## 🍫 Building a Datacomp filtering pipeline with Fondant

[DataComp](https://www.datacomp.ai/) is a competition organized by the University of Washington and
others to come up with the best possible image-text dataset to train a fixed CLIP model. Hence, it's
an ideal use case for Fondant, as we can leverage reusable components to filter large, noisy
image-text datasets.

In this example, we build a pipeline for filtering the dataset using the T-Mars data filtering
approach. For more information on T-Mars, check out
the [official paper](https://arxiv.org/pdf/2307.03132.pdf). 

There are 7 components in total, these are:

1. [**Load from hf hub**](components/generate_prompts): The pipeline begins by loading the initial
   datacomp data which we hosted on the Hugginface hub.

2. [**Download images**](https://github.com/ml6team/fondant/tree/main/components/download_images):
   This component downloads the actual images based on the URLs retrieved by the previous component.
   It takes in the URLs as input and returns the actual images.

3. [**Resize images**](https://github.com/ml6team/fondant/tree/main/components/resize_images): This
   component resizes the images to a fixed size. It takes in the images as input and returns the
   resized images.

4. [**Detect text**](components/detect_text): This component detects text in the images using
   ann [mmocr model](https://github.com/locuslab/T-MARS/tree/main/dataset2metadata/text_detection).
   It takes in the images as input and returns the bounding boxes of the detected text.

5. [**Mask images**](components/mask_images): This component masks the detected text in the images.
   It takes in the images and the bounding boxes as input and returns the masked images.
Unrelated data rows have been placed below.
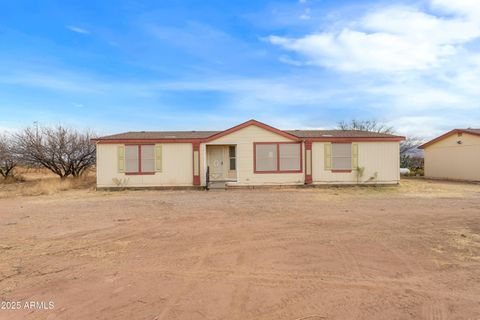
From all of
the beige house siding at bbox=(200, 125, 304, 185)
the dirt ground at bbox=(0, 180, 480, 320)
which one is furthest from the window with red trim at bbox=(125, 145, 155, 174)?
the dirt ground at bbox=(0, 180, 480, 320)

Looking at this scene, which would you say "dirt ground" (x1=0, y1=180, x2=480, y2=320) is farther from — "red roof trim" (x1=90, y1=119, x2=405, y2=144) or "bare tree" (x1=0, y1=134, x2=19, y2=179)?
"bare tree" (x1=0, y1=134, x2=19, y2=179)

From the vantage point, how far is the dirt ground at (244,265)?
4.10 metres

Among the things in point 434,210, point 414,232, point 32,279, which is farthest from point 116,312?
point 434,210

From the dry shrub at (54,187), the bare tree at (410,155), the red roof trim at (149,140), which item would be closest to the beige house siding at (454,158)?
the bare tree at (410,155)

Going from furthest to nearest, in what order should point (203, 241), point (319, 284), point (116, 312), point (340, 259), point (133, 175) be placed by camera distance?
1. point (133, 175)
2. point (203, 241)
3. point (340, 259)
4. point (319, 284)
5. point (116, 312)

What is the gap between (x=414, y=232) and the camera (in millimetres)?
7867

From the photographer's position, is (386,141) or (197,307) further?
(386,141)

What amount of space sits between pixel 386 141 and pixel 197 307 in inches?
711

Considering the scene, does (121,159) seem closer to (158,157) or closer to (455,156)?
(158,157)

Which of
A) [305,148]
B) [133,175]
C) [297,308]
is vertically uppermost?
[305,148]

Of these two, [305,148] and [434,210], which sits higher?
[305,148]

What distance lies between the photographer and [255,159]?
19.6 metres

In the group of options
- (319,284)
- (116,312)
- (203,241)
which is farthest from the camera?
(203,241)

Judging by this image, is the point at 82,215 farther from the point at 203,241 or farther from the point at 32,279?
the point at 32,279
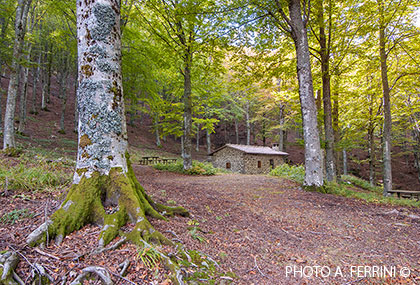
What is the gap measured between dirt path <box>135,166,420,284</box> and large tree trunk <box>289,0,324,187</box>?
1.55m

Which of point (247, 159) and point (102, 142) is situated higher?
point (102, 142)

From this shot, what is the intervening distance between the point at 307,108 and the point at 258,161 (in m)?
14.0

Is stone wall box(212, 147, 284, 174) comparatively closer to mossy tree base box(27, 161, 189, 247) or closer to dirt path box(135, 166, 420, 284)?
dirt path box(135, 166, 420, 284)

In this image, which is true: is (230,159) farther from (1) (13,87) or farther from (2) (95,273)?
(2) (95,273)

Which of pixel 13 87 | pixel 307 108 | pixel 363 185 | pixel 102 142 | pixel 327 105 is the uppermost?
pixel 13 87

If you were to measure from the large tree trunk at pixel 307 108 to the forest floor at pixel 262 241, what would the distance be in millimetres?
1797

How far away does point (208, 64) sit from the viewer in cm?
1025

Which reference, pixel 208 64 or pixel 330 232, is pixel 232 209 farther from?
pixel 208 64

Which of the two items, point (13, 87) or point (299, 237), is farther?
point (13, 87)

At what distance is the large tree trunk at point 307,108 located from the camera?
6.96 meters

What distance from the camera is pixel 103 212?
96.3 inches

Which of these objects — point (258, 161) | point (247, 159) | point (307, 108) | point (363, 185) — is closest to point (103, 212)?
point (307, 108)

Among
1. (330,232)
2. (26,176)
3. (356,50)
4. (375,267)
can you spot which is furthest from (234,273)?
(356,50)

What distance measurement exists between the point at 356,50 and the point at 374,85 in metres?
5.09
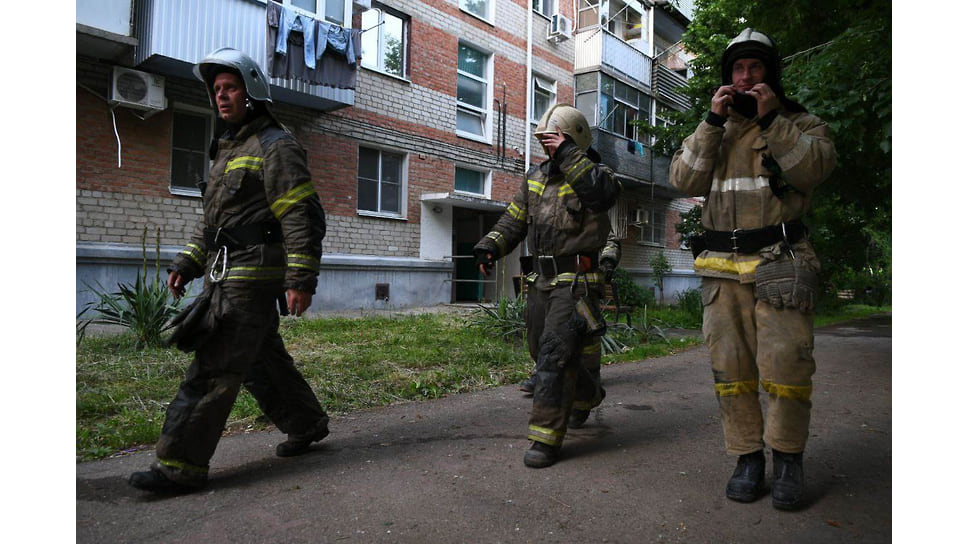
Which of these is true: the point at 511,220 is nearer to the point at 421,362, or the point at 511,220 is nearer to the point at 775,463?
the point at 775,463

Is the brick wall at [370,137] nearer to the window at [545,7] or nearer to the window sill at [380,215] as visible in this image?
the window sill at [380,215]

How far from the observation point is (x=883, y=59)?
377cm

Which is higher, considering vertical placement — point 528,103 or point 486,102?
point 528,103

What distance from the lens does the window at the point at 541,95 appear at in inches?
691

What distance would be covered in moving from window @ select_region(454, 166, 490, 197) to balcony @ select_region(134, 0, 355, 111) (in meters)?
5.15

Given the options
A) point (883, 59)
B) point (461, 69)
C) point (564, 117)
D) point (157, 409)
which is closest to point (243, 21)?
point (461, 69)

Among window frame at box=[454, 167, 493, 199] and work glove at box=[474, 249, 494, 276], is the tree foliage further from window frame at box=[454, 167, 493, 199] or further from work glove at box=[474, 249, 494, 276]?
window frame at box=[454, 167, 493, 199]

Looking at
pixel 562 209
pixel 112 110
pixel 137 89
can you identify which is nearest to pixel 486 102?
pixel 137 89

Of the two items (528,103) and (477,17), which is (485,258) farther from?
(528,103)

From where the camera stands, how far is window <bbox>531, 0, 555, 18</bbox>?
58.0ft

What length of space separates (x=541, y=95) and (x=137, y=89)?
11180 mm

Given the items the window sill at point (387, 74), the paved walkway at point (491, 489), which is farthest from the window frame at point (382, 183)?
the paved walkway at point (491, 489)

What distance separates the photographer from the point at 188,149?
10.7 metres

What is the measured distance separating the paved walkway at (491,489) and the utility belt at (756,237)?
1184mm
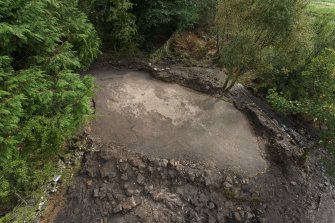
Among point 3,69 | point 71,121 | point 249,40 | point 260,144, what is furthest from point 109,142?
point 249,40

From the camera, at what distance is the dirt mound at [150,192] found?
28.2 ft

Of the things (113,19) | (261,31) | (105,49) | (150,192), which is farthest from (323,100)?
(105,49)

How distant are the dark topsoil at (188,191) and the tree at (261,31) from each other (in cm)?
448

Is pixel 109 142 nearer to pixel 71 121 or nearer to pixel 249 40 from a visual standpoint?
pixel 71 121

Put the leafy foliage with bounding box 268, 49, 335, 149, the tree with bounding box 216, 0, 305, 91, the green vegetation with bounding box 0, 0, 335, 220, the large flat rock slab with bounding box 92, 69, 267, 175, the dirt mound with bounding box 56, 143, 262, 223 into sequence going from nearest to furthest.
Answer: the green vegetation with bounding box 0, 0, 335, 220, the dirt mound with bounding box 56, 143, 262, 223, the leafy foliage with bounding box 268, 49, 335, 149, the large flat rock slab with bounding box 92, 69, 267, 175, the tree with bounding box 216, 0, 305, 91

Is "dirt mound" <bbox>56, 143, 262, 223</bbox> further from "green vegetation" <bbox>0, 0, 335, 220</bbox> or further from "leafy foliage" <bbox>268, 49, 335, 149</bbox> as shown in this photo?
"leafy foliage" <bbox>268, 49, 335, 149</bbox>

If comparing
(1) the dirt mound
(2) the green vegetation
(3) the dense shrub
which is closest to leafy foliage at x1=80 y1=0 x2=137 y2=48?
A: (2) the green vegetation

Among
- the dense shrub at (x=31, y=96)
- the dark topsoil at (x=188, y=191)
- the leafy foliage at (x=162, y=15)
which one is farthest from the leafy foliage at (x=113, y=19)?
the dark topsoil at (x=188, y=191)

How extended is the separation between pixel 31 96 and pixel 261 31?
10.0 m

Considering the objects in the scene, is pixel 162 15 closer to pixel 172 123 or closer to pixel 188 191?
pixel 172 123

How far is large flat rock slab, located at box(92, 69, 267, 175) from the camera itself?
34.9 ft

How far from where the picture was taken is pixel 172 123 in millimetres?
11695

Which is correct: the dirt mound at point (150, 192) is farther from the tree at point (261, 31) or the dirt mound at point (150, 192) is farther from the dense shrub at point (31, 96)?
the tree at point (261, 31)

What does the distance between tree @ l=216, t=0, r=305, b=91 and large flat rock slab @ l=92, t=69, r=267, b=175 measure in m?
2.57
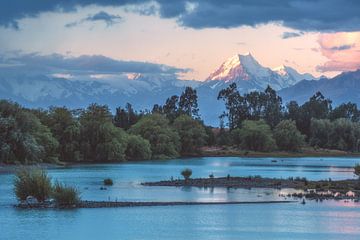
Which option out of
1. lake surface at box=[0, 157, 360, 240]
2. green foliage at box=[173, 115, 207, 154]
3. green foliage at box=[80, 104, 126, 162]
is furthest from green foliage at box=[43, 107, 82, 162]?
lake surface at box=[0, 157, 360, 240]

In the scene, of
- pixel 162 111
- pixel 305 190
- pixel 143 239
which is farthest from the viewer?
pixel 162 111

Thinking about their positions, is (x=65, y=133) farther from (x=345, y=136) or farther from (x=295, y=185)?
(x=345, y=136)

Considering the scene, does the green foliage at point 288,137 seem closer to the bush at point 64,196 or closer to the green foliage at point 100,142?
the green foliage at point 100,142

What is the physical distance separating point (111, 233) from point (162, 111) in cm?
15631

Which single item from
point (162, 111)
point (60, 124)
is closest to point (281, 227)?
point (60, 124)

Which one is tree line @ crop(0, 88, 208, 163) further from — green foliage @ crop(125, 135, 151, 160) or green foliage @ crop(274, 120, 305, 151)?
green foliage @ crop(274, 120, 305, 151)

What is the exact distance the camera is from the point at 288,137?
577 feet

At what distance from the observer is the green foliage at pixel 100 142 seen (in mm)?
132875

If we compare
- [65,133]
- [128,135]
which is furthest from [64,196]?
[128,135]

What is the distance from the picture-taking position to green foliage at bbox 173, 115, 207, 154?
16475cm

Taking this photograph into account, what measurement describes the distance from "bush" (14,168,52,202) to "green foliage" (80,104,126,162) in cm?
7989

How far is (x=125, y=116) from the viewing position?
181625 millimetres

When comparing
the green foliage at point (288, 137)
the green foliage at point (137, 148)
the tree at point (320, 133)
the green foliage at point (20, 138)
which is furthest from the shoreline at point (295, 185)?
the tree at point (320, 133)

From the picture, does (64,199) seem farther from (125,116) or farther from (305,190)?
(125,116)
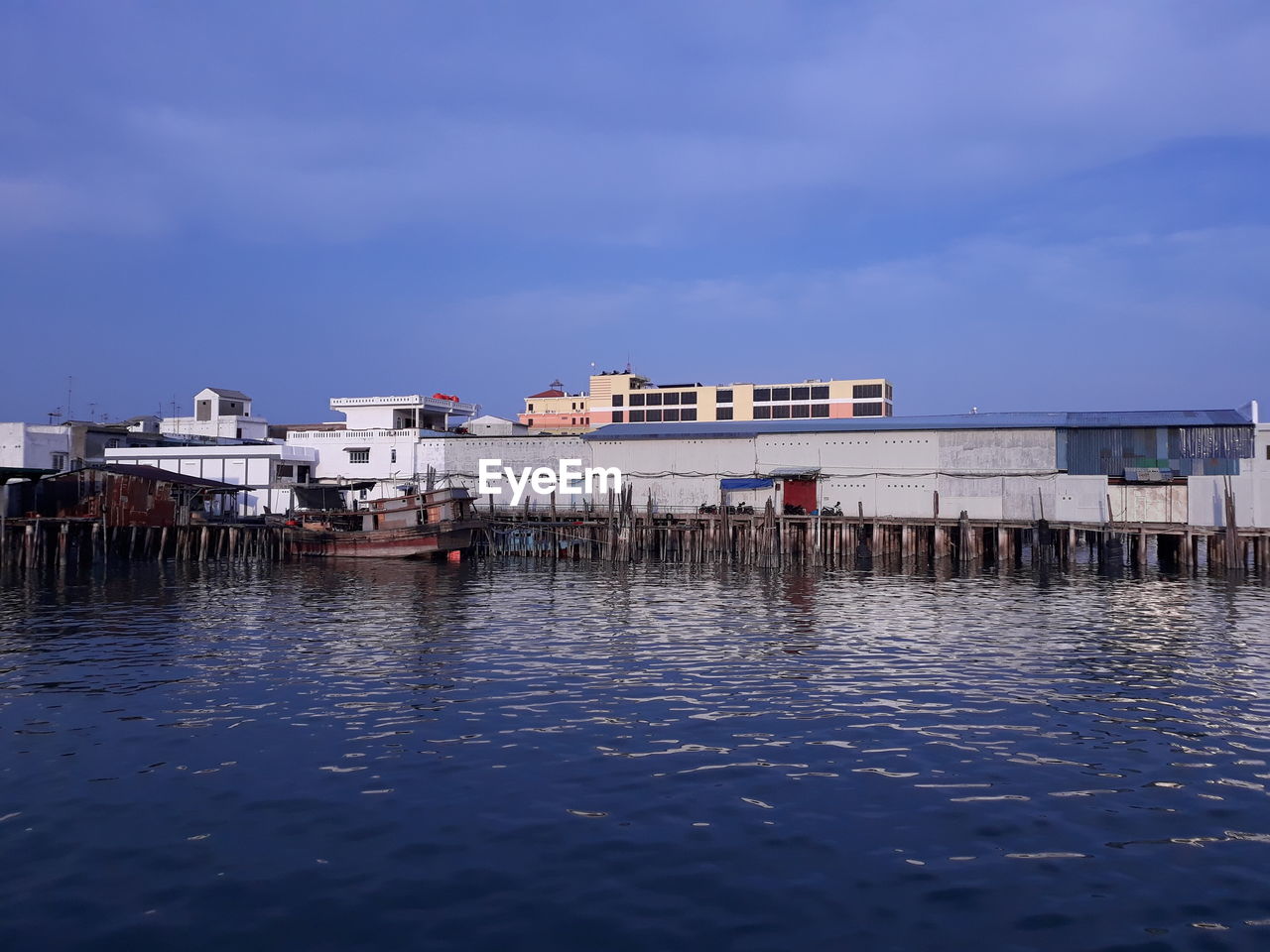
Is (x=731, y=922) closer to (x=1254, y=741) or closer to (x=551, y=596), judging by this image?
(x=1254, y=741)

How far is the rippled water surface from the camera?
1041cm

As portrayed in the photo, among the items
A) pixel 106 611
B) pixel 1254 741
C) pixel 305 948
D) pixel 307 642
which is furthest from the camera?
pixel 106 611

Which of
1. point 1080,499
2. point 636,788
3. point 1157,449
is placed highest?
point 1157,449

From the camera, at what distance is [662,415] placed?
12338 centimetres

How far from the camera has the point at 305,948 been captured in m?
9.73

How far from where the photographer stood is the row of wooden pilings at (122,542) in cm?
5178

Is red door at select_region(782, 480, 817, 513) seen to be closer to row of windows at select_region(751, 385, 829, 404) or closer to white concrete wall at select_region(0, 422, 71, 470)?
white concrete wall at select_region(0, 422, 71, 470)

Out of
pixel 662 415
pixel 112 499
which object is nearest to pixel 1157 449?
pixel 112 499

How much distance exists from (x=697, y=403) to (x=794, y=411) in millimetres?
12408

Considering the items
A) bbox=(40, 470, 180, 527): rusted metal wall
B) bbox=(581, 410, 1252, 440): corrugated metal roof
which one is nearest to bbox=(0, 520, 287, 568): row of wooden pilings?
bbox=(40, 470, 180, 527): rusted metal wall

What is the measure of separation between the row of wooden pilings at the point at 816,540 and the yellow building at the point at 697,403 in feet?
146

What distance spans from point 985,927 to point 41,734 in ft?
52.4

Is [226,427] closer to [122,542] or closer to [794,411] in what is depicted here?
[122,542]

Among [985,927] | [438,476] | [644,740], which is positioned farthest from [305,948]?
[438,476]
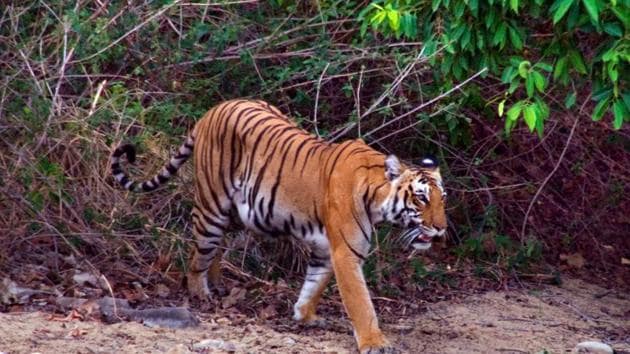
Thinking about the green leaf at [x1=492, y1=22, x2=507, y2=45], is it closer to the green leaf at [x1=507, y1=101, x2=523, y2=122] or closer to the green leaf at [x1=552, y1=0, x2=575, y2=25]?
the green leaf at [x1=507, y1=101, x2=523, y2=122]

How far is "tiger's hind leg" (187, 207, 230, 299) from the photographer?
7.24m

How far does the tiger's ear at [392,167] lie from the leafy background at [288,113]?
54 centimetres

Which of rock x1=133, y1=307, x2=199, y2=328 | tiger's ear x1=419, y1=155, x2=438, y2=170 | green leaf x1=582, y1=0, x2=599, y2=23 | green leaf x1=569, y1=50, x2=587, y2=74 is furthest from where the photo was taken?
tiger's ear x1=419, y1=155, x2=438, y2=170

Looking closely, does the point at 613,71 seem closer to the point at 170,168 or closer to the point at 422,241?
the point at 422,241

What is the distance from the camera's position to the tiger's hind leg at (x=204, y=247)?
23.8 feet

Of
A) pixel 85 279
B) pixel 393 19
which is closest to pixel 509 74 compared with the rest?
pixel 393 19

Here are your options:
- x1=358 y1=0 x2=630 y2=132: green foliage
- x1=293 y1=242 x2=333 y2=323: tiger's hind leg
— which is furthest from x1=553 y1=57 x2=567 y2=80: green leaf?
x1=293 y1=242 x2=333 y2=323: tiger's hind leg

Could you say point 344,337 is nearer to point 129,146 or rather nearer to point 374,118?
point 129,146

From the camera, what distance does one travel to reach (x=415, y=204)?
21.1 feet

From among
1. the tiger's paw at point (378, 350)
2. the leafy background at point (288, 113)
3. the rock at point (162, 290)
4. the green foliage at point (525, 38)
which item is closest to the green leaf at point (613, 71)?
the green foliage at point (525, 38)

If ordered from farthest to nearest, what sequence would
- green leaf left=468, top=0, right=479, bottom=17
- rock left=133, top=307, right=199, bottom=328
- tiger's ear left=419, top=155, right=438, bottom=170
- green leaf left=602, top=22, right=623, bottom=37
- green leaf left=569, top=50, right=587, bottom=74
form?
tiger's ear left=419, top=155, right=438, bottom=170
rock left=133, top=307, right=199, bottom=328
green leaf left=569, top=50, right=587, bottom=74
green leaf left=468, top=0, right=479, bottom=17
green leaf left=602, top=22, right=623, bottom=37

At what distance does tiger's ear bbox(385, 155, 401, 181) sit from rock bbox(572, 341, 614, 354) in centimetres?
143

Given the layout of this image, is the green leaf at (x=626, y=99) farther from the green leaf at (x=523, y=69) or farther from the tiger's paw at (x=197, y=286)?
the tiger's paw at (x=197, y=286)

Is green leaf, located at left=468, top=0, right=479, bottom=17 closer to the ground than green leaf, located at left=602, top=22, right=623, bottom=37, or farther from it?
farther from it
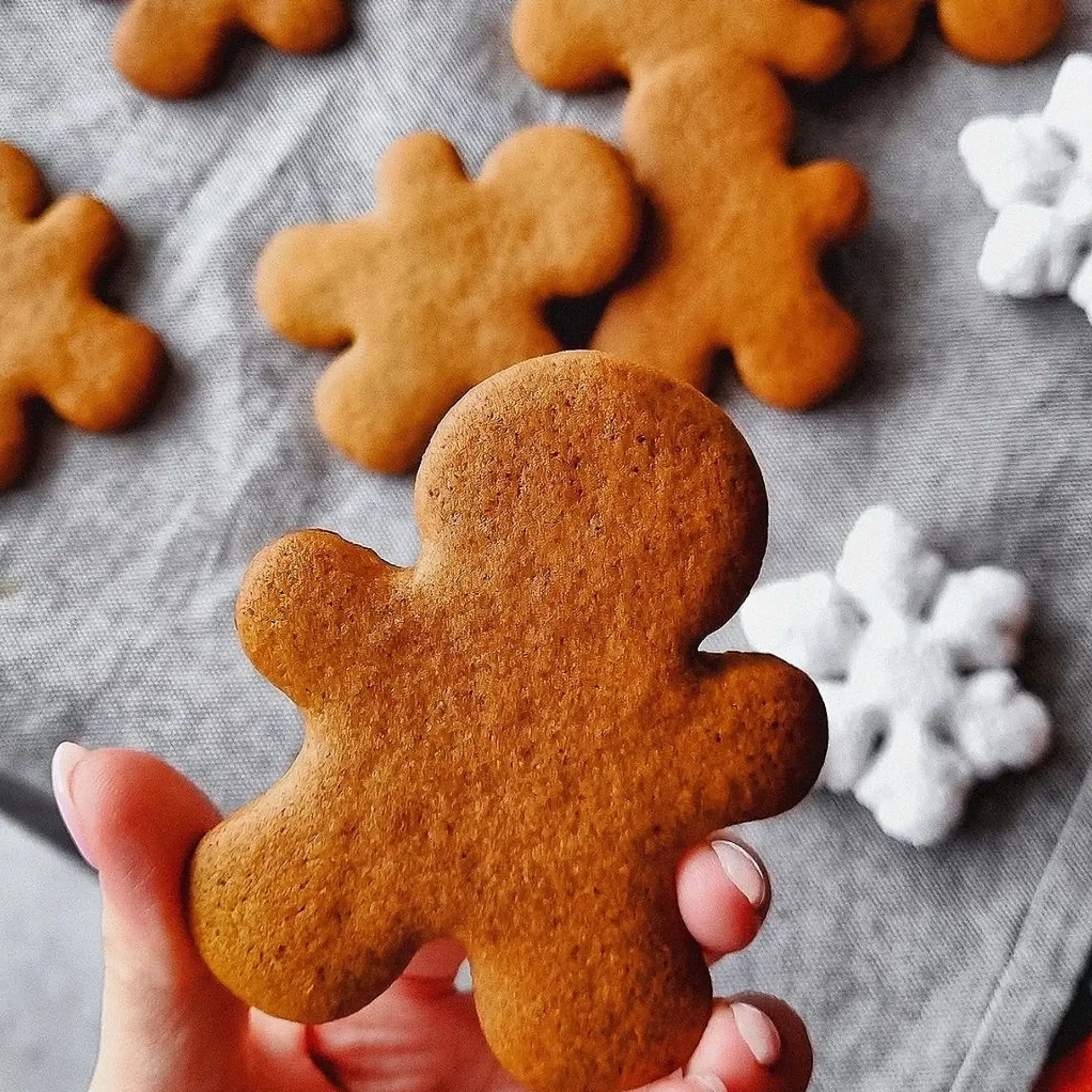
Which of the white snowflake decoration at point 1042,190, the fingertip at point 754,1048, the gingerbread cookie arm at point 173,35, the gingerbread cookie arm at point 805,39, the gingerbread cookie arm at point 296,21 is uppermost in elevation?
the gingerbread cookie arm at point 173,35

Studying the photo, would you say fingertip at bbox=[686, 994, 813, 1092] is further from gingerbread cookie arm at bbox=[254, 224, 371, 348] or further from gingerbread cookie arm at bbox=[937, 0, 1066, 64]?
gingerbread cookie arm at bbox=[937, 0, 1066, 64]

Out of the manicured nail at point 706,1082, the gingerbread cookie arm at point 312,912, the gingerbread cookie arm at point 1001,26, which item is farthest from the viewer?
the gingerbread cookie arm at point 1001,26

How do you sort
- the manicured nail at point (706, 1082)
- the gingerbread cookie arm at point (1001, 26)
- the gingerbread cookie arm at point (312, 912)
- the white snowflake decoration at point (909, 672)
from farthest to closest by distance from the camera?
the gingerbread cookie arm at point (1001, 26), the white snowflake decoration at point (909, 672), the manicured nail at point (706, 1082), the gingerbread cookie arm at point (312, 912)

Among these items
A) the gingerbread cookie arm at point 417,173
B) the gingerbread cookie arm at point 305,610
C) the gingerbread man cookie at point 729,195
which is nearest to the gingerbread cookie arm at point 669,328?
the gingerbread man cookie at point 729,195

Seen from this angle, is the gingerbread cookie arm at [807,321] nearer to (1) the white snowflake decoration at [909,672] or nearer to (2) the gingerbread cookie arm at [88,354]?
(1) the white snowflake decoration at [909,672]

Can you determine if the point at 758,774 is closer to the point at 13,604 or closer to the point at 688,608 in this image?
the point at 688,608

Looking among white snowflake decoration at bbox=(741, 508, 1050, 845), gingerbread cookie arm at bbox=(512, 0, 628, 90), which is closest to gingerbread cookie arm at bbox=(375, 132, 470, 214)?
gingerbread cookie arm at bbox=(512, 0, 628, 90)

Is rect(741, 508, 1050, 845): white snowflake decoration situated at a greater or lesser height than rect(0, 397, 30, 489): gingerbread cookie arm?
lesser
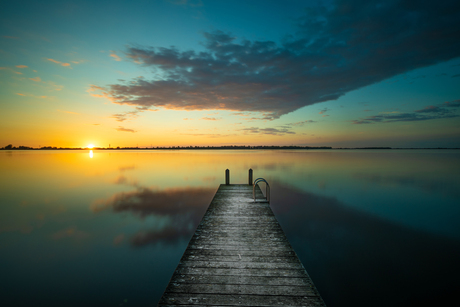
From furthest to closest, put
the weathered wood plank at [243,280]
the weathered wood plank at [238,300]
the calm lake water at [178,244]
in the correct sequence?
1. the calm lake water at [178,244]
2. the weathered wood plank at [243,280]
3. the weathered wood plank at [238,300]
6. [**Add clip score**](components/add_clip_score): This component adds a CLIP score to the images.
   The clip score is estimated as the dot product between the CLIP embeddings of the masked images
   and the original image captions.

7. [**Filter clip score**](components/filter_clip_score): This component filters the images based on
   their CLIP score. It takes in the images and the CLIP scores as input and returns the filtered
   indexes.

**Prerequisite:**

- Ensure Python version 3.8 to 3.10 is installed on your system.
- Install and configure Docker on your system.
- Ensure that you have a GPU for running the GPU-based component of the pipeline.


In [1]:
# Setup your environment 
!pip install "fondant[docker]==0.8.0" -q

## Implement the pipeline

First of all, we need to initialize the pipeline, which includes specifying a name for your pipeline, providing a description, and setting a base_path. The base_path is used to store the pipeline artifacts and data generated by the components

In [16]:
from pathlib import Path
import pyarrow as pa
import fsspec
import subprocess

from fondant.pipeline import Pipeline, Resources

# Check GPU
try:
    subprocess.check_output('nvidia-smi')
    number_of_accelerators = 1
    accelerator_name = "GPU"
except Exception:
    logging.warning("We recommend to run this pipeline on a GPU, but none could be found")
    number_of_accelerators = None
    accelerator_name = None
    
# General configs
BASE_PATH = "./fondant-artifacts"
N_ROWS_TO_LOAD = 10  # Set to None to load all rows
IMAGE_SIZE = 256

# Create data directory if it doesn't exist and if it's a local path
if fsspec.core.url_to_fs(BASE_PATH)[0].protocol == ('file', 'local'):
    Path(BASE_PATH).mkdir(parents=True, exist_ok=True)

pipeline = Pipeline(
    name="datacomp-filtering-pipeline",
    description="A pipeline for filtering the Datacomp dataset",
    base_path=BASE_PATH
)

To start off, we will use the `load_from_hub_op` component to load the initial [dataset](https://huggingface.co/datasets/nielsr/datacomp-small-with-text-embeddings):


In [17]:
dataset_from_hf_hub = pipeline.read(
    "load_from_hf_hub",
    arguments={
        "dataset_name": "nielsr/datacomp-small-with-text-embeddings",
        "n_rows_to_load": N_ROWS_TO_LOAD,
    },
    produces={
        "url": pa.string(),
        "original_width": pa.int64(),
        "original_height": pa.int64(),
        "face_bboxes": pa.list_(pa.list_(pa.float64())),
        "sha256": pa.string(),
        "text": pa.string(),
        "uid": pa.string(),
        "clip_b32_similarity_score": pa.float32(),
        "clip_l14_similarity_score": pa.float32(),
        "clip_l14_text_embedding": pa.list_(pa.float64())
    },
    cache=True
)

Now, our pipeline consists of a single component that loads the dataset from HuggingFace Hub. We can proceed to add the other components. To add a new reusable component, use the `apply` method. We have to pass the name of the component we want to use, as well as component arguments.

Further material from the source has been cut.